▶ [WORK REQUEST]
Transcribe the records word for word, leaving nothing out.

··· PROVIDED RECORDS ···

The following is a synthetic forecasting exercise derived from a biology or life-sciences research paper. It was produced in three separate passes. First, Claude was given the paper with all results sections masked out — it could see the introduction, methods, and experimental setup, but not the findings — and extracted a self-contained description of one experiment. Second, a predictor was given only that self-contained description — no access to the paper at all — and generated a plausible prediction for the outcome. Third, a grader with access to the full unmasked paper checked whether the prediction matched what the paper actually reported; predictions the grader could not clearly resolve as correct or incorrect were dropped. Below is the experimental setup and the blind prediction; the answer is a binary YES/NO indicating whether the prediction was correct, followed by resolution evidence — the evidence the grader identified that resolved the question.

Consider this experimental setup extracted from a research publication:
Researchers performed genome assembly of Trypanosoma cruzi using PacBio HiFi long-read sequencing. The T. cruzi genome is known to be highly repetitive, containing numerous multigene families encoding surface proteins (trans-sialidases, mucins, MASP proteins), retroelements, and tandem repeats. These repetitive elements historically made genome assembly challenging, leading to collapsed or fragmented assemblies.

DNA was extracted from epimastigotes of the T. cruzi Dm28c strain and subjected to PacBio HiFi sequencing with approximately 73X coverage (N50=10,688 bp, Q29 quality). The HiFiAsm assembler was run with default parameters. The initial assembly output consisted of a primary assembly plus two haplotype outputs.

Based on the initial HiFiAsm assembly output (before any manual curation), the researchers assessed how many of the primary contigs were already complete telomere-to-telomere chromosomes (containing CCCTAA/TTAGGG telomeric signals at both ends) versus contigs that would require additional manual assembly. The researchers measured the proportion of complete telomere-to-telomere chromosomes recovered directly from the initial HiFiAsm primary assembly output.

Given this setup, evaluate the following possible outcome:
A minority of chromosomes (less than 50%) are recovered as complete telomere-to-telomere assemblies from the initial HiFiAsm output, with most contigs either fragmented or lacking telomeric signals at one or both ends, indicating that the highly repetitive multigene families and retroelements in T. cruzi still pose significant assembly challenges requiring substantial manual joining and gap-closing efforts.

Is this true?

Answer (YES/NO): NO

···

▶ [SOLVED PROBLEM]
The following is a synthetic forecasting exercise derived from a biology or life-sciences research paper. It was produced in three separate passes. First, Claude was given the paper with all results sections masked out — it could see the introduction, methods, and experimental setup, but not the findings — and extracted a self-contained description of one experiment. Second, a predictor was given only that self-contained description — no access to the paper at all — and generated a plausible prediction for the outcome. Third, a grader with access to the full unmasked paper checked whether the prediction matched what the paper actually reported; predictions the grader could not clearly resolve as correct or incorrect were dropped. Below is the experimental setup and the blind prediction; the answer is a binary YES/NO indicating whether the prediction was correct, followed by resolution evidence — the evidence the grader identified that resolved the question.

Consider this experimental setup extracted from a research publication:
Researchers performed genome assembly of Trypanosoma cruzi using PacBio HiFi long-read sequencing. The T. cruzi genome is known to be highly repetitive, containing numerous multigene families encoding surface proteins (trans-sialidases, mucins, MASP proteins), retroelements, and tandem repeats. These repetitive elements historically made genome assembly challenging, leading to collapsed or fragmented assemblies.

DNA was extracted from epimastigotes of the T. cruzi Dm28c strain and subjected to PacBio HiFi sequencing with approximately 73X coverage (N50=10,688 bp, Q29 quality). The HiFiAsm assembler was run with default parameters. The initial assembly output consisted of a primary assembly plus two haplotype outputs.

Based on the initial HiFiAsm assembly output (before any manual curation), the researchers assessed how many of the primary contigs were already complete telomere-to-telomere chromosomes (containing CCCTAA/TTAGGG telomeric signals at both ends) versus contigs that would require additional manual assembly. The researchers measured the proportion of complete telomere-to-telomere chromosomes recovered directly from the initial HiFiAsm primary assembly output.

Given this setup, evaluate the following possible outcome:
A minority of chromosomes (less than 50%) are recovered as complete telomere-to-telomere assemblies from the initial HiFiAsm output, with most contigs either fragmented or lacking telomeric signals at one or both ends, indicating that the highly repetitive multigene families and retroelements in T. cruzi still pose significant assembly challenges requiring substantial manual joining and gap-closing efforts.

Is this true?

Answer (YES/NO): NO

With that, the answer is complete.